Friday, December 30, 2011

Challenge for the New Year: Innovate Management, Organizational Design, not just Products, Services or Teams

I'm a great fan of Gary Hamel's work on management innovation. Through his research and writings, especially at Hack 2.0: The Management Innovation eXchange, he goes beyond much of the current thinking and modeling of how to foster innovative ideas, products, and services (www.managementexchange.com).

Instead, though very much relatedly, his emphasis is on innovating management and organizations themselves. In a recent video, he discusses with a VP from Dell how the web and social media are not just tools but increasingly the operating system for our lives. The key lesson for leaders is the need for them to embrace the openness and adaptability of the web and social media in organizational design, operations, and strategy. Not an easy task, particularly with the ceding of centralized command and control it requires, but more and more a necessary one to enable success. The video is under 5 minutes long and very much worth the time.

su.pr/2pqnN0z

Wednesday, December 28, 2011

What Alan Webber learned from starting Fast Company: A List to Hold onto

The following list, drawn from Alan Webber's blog, is a keeper. I also tweeted the link to the blog earlier, but the more I think about his lessons and insights for nurturing ideas and building businesses around them, the more inspiring and constructive I believe they are. Here are Webber's ten lessons and insights (the list appears in slightly expanded form at http://bit.ly/sOgz4W).

1. You have to believe in your own idea.
2. You have to be open to others' input on your idea.
3. The world does not need your idea.
4. Who you are and what you've done are often the best arguments for your idea. Your track record counts as much as the merits of your idea.
5. Do you have skin in the game? If you really believe in your own idea, how do you show your commitment?
6. What's your motivation? Love is more powerful than money.
7. It's all an iterative process of learning and doing.
8. If you plan some things you can leave other things looser.
9. Your idea is only as good as the people you attract to work on it with you.

DATA SHOWN:
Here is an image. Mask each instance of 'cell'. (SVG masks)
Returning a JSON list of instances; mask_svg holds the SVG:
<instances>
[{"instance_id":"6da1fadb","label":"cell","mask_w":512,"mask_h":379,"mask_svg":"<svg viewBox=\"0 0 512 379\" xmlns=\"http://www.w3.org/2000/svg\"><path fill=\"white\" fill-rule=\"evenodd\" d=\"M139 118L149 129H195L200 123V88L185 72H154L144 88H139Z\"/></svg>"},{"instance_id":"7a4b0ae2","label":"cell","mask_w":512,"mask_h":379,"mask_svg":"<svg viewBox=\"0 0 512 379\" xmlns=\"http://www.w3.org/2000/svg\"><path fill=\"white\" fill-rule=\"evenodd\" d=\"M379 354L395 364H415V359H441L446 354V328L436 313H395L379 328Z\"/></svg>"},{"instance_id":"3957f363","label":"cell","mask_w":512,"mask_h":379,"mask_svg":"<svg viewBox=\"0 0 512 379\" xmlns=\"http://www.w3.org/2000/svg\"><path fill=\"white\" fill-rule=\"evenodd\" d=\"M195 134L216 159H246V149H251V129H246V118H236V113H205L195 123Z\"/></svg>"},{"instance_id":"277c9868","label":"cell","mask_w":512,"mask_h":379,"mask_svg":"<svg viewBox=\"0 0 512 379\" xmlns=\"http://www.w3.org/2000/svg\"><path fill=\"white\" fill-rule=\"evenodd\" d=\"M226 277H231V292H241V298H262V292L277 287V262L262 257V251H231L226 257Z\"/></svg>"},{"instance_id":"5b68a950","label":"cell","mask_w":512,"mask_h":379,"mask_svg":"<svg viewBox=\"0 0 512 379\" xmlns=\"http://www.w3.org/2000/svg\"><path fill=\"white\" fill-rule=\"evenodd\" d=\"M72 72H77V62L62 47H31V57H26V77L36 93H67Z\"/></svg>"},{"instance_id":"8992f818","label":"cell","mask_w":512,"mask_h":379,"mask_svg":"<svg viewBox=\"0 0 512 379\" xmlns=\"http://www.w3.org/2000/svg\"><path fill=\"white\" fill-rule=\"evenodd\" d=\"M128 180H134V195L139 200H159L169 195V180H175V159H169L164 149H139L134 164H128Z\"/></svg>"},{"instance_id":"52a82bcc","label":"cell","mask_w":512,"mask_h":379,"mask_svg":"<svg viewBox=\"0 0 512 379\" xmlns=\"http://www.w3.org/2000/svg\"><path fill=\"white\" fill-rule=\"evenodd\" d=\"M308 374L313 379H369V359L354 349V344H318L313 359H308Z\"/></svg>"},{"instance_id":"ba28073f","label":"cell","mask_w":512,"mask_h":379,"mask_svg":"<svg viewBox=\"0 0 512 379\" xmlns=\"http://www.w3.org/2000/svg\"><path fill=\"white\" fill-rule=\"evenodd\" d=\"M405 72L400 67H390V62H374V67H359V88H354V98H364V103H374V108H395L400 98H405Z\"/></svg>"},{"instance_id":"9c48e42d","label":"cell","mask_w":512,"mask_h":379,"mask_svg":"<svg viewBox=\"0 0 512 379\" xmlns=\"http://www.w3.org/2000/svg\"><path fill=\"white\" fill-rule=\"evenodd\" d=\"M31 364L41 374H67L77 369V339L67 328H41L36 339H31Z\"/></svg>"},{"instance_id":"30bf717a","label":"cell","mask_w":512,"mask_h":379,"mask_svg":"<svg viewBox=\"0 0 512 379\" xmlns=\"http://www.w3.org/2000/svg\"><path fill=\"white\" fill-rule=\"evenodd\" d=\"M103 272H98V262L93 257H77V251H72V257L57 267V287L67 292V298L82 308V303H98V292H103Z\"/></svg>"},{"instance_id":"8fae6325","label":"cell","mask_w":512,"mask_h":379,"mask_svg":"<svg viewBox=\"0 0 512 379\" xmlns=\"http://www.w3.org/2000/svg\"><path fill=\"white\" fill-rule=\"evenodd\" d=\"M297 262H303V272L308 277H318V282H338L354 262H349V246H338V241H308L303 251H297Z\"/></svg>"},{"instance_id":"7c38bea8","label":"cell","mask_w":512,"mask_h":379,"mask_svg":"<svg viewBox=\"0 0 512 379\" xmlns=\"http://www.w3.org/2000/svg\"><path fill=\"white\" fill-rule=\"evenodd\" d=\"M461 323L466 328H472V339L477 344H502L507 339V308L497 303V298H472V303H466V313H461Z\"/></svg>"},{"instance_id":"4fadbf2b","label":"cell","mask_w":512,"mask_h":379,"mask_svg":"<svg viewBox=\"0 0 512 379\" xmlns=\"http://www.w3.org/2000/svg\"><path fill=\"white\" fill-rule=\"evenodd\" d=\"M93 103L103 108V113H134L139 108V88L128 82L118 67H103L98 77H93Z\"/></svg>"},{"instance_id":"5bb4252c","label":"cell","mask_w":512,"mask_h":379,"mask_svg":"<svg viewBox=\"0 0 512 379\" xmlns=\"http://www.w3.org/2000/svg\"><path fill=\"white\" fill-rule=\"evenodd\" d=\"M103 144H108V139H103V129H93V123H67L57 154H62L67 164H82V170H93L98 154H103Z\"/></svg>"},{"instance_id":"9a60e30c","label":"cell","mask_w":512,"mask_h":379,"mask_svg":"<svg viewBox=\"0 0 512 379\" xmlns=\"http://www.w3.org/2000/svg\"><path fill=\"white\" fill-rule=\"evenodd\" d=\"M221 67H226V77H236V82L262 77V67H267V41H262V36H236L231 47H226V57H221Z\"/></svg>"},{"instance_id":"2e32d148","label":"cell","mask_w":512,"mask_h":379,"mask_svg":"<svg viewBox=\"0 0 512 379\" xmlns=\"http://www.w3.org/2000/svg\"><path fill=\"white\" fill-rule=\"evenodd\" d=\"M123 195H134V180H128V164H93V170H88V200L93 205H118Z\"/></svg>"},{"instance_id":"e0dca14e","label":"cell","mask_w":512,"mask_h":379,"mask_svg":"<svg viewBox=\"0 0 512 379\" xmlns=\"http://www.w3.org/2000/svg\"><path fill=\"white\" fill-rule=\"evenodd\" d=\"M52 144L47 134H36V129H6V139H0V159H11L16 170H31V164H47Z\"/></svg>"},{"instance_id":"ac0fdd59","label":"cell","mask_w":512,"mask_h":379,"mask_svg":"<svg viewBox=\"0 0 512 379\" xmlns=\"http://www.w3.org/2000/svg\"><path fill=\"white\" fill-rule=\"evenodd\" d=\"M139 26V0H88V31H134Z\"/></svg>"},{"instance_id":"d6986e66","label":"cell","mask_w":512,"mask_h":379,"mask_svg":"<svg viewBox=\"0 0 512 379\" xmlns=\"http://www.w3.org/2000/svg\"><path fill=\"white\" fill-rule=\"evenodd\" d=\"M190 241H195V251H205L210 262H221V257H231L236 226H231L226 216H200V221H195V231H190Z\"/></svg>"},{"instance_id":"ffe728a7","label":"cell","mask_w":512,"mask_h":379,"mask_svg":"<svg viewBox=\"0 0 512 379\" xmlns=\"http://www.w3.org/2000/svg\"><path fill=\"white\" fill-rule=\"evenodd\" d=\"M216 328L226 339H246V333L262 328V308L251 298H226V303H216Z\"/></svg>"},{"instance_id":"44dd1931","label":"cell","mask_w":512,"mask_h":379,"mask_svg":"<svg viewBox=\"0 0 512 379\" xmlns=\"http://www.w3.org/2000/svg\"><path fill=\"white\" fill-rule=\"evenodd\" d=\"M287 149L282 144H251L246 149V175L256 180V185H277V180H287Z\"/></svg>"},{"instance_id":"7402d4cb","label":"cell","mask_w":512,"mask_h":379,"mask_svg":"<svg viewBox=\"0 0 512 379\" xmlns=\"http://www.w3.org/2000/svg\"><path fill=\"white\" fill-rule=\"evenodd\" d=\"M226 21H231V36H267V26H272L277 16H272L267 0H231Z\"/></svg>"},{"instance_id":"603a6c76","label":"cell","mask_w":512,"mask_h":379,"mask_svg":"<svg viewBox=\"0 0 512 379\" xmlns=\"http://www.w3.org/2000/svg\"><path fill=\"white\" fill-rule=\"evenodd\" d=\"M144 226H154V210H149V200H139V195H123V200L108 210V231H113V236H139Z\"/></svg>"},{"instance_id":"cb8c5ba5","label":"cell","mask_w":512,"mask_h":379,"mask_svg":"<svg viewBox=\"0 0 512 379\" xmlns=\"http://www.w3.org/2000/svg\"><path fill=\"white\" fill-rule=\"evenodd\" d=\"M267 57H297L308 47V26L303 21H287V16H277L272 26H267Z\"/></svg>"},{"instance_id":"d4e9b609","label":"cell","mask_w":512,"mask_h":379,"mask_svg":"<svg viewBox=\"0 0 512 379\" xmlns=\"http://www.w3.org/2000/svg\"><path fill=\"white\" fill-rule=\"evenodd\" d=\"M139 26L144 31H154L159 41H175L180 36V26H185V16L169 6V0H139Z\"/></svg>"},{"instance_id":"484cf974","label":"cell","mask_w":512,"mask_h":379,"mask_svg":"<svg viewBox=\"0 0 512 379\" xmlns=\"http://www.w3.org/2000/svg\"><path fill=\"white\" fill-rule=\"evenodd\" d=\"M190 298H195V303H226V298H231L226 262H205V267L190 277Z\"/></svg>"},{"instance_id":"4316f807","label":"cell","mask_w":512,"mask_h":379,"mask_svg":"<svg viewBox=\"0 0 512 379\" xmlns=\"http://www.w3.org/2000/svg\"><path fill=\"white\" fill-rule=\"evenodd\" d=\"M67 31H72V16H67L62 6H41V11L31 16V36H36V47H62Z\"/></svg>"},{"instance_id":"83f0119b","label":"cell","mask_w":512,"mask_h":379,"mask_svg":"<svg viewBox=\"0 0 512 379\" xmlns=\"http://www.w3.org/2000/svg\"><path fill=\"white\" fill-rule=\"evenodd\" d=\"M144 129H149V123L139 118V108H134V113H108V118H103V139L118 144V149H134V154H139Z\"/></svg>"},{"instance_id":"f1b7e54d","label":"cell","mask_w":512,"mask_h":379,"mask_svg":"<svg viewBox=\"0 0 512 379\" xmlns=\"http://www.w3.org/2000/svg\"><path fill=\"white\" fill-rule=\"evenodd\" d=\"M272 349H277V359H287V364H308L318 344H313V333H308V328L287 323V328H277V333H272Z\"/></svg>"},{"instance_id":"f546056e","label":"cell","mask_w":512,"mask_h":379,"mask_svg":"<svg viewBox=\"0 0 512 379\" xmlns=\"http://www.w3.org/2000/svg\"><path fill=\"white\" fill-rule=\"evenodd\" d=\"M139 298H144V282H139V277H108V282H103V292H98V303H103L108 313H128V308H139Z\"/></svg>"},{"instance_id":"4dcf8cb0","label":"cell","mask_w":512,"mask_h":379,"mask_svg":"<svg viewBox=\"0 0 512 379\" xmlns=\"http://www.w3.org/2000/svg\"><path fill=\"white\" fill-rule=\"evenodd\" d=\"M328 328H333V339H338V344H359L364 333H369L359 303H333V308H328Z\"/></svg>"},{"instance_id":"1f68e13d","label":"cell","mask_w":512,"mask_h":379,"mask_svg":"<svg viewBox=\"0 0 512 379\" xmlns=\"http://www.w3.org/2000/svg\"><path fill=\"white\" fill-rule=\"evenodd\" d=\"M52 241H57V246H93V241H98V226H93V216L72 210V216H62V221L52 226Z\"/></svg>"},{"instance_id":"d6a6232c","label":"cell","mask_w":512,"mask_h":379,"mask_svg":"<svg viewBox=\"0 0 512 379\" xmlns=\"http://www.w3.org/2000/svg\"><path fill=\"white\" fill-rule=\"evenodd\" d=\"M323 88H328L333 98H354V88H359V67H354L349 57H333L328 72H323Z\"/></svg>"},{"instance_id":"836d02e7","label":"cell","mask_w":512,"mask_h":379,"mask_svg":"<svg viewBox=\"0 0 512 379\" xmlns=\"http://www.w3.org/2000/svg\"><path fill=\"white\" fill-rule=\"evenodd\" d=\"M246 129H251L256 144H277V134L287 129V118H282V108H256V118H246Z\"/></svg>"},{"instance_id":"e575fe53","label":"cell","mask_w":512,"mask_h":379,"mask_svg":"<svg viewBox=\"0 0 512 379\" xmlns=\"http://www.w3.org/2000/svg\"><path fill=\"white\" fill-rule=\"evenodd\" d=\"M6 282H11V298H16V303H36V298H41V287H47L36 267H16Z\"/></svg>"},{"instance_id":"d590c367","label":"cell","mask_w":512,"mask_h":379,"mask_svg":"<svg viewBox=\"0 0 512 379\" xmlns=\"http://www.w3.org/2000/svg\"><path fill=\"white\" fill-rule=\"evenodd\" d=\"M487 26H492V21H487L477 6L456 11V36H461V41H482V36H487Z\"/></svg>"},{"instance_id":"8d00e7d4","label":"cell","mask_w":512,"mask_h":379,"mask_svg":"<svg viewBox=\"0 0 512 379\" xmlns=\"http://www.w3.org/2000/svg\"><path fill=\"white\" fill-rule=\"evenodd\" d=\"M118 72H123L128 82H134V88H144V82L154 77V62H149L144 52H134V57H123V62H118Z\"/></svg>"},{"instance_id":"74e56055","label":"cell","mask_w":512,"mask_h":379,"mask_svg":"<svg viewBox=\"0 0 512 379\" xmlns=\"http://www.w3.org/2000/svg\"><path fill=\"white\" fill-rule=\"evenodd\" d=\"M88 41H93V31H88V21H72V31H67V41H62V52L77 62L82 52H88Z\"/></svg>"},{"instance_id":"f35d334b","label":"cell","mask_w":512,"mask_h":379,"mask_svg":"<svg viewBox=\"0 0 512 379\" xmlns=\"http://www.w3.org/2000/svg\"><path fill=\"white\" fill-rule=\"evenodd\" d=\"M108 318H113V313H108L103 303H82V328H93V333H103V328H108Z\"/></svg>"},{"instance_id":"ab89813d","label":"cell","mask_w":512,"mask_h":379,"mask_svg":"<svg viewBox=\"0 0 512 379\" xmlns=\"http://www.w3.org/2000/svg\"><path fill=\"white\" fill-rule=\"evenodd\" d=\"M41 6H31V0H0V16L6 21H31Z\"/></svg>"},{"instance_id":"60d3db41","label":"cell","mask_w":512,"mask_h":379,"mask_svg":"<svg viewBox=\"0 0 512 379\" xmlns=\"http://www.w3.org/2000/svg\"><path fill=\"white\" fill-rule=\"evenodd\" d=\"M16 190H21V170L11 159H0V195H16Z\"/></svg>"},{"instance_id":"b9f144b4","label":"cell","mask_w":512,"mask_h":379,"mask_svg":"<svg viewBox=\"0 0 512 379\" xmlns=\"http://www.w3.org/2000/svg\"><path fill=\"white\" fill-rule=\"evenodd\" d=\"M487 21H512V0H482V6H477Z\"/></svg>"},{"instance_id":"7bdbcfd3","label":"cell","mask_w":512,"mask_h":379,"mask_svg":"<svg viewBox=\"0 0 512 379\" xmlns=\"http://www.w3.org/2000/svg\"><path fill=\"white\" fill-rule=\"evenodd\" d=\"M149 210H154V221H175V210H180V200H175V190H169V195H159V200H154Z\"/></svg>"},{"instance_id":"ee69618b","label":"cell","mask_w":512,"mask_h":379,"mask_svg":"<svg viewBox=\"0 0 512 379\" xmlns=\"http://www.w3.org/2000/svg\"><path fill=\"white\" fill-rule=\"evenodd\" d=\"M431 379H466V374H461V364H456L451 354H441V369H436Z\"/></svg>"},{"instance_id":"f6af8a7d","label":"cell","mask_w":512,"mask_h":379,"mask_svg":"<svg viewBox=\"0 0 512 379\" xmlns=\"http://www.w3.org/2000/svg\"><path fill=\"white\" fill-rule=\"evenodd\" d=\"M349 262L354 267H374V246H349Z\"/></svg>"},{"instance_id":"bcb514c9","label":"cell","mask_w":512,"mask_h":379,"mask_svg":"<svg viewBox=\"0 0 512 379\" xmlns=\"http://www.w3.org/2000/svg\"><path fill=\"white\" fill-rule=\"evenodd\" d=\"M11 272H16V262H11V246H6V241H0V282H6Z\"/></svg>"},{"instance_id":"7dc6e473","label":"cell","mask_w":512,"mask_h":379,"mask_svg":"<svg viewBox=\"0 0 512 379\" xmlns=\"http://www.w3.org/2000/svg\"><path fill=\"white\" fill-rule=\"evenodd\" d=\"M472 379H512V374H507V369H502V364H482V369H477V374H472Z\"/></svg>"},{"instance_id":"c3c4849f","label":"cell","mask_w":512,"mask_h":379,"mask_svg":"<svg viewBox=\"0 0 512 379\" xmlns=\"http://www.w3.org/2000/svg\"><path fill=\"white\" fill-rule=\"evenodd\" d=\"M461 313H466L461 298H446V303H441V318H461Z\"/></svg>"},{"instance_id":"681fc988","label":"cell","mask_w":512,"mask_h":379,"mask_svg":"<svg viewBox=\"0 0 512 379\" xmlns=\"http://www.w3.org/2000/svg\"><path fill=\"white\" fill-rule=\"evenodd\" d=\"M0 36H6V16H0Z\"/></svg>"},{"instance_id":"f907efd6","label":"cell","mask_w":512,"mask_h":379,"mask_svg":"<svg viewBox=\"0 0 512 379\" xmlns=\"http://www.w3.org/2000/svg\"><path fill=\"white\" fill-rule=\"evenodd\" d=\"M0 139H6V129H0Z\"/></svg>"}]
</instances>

TASK REQUIREMENTS:
a – Please print the part of the management blog posts starting at "su.pr/2pqnN0z" and ending at "of your idea.".
b – Write what follows the last line of the management blog posts.

REPLIES:
a –
su.pr/2pqnN0z

Wednesday, December 28, 2011

What Alan Webber learned from starting Fast Company: A List to Hold onto

The following list, drawn from Alan Webber's blog, is a keeper. I also tweeted the link to the blog earlier, but the more I think about his lessons and insights for nurturing ideas and building businesses around them, the more inspiring and constructive I believe they are. Here are Webber's ten lessons and insights (the list appears in slightly expanded form at http://bit.ly/sOgz4W).

1. You have to believe in your own idea.
2. You have to be open to others' input on your idea.
3. The world does not need your idea.
4. Who you are and what you've done are often the best arguments for your idea. Your track record counts as much as the merits of your idea.

b –
10. Remember Gandhi: The means are the ends in the making. Be the project you want it to be.

Tuesday, December 27, 2011

How to Invest that Gift Card in a Crucial Relationship

Building long, trusting, and mutually rewarding relationships with clients and customers has increasingly become an explicit aim of firms across sectors. Financial and investment firms are no exception. Yet the crucial relationship between financial advisor and client has rarely been addressed in accessible but still sophisticated terms that speak to both parties. Timothy Noonan and Matt Smith's Someday Rich: Planning for Sustainable Tomorrows Today (Wiley, 2011) fills that void. Written primarily for advisors, the book can actually be a valuable resource to be read together by advisors and clients who want to work together more closely and knowledgeably on the financial planning journey they share.

http://amzn.to/uclupO

(Full disclosure: Tim Noonan is an old and dear personal friend; his credentials as a successful financial advisor speak for themselves, however, and the insights and Personal Asset Liability Model presented in the book by him and Matt Smith have been proven with clients over more than five decades of combined advisory experience.)

Sunday, December 25, 2011

Essential Ideas about Creativity in 2011 (I): Steve Jobs - Perfectionism, Process, and Tweaking

One of the persistent themes of writing about creativity and creative leadership in 2011 has been that creativity is less about generating new and original notions, product or services and more about tweaking or associating existing ones in unfamiliar ways. That theme isn't entirely new itself, of course, but it runs against a fairly common conception of creativity as primarily being about novelty or originality. More unsettling to some is that the theme undercuts a kind of romance with creativity as the enchanted purview of a select group of individuals using their special gifts to produce momentous, paradigm-shifting breakthroughs. Instead, the values identified by various commentators and researchers as essential to creative success are keen observation, associational thinking, and dogged persistence in building processes that implement innovation.

This theme rose to prominence in various ways during the past year. In this post, I comment on how perfectionism and the tweaking of processes of innovation were highlighted in writings about Steve Jobs and Apple. In a future post, I'll cite several other recent writings that similarly focus on the promise of more efficient associating, re-working and even copying of existing ideas and products -- creatively.

The news story of the year in creative industries and leadership was the death of Steve Jobs. Yet even before his passing in early October, the practices that he and Apple employed so successfully were being closely parsed by analysts. Among many conclusions, two stand out. The first is evident throughout Walter Isaacson's masterful biography of Jobs, which tracks in often minute detail the CEO's obsessive control over product development even as Apple's ranks swelled over the last decade to tens of thousands of employees, many of them highly and often singularly skilled (http://amzn.to/uAcUVW). But it is even more apparent in Adam Lashinsky's controversial piece on the company's inner workings from the May 23 issue of Fortune, was Jobs' obsessive attention to detail (http://bit.ly/p1ciml).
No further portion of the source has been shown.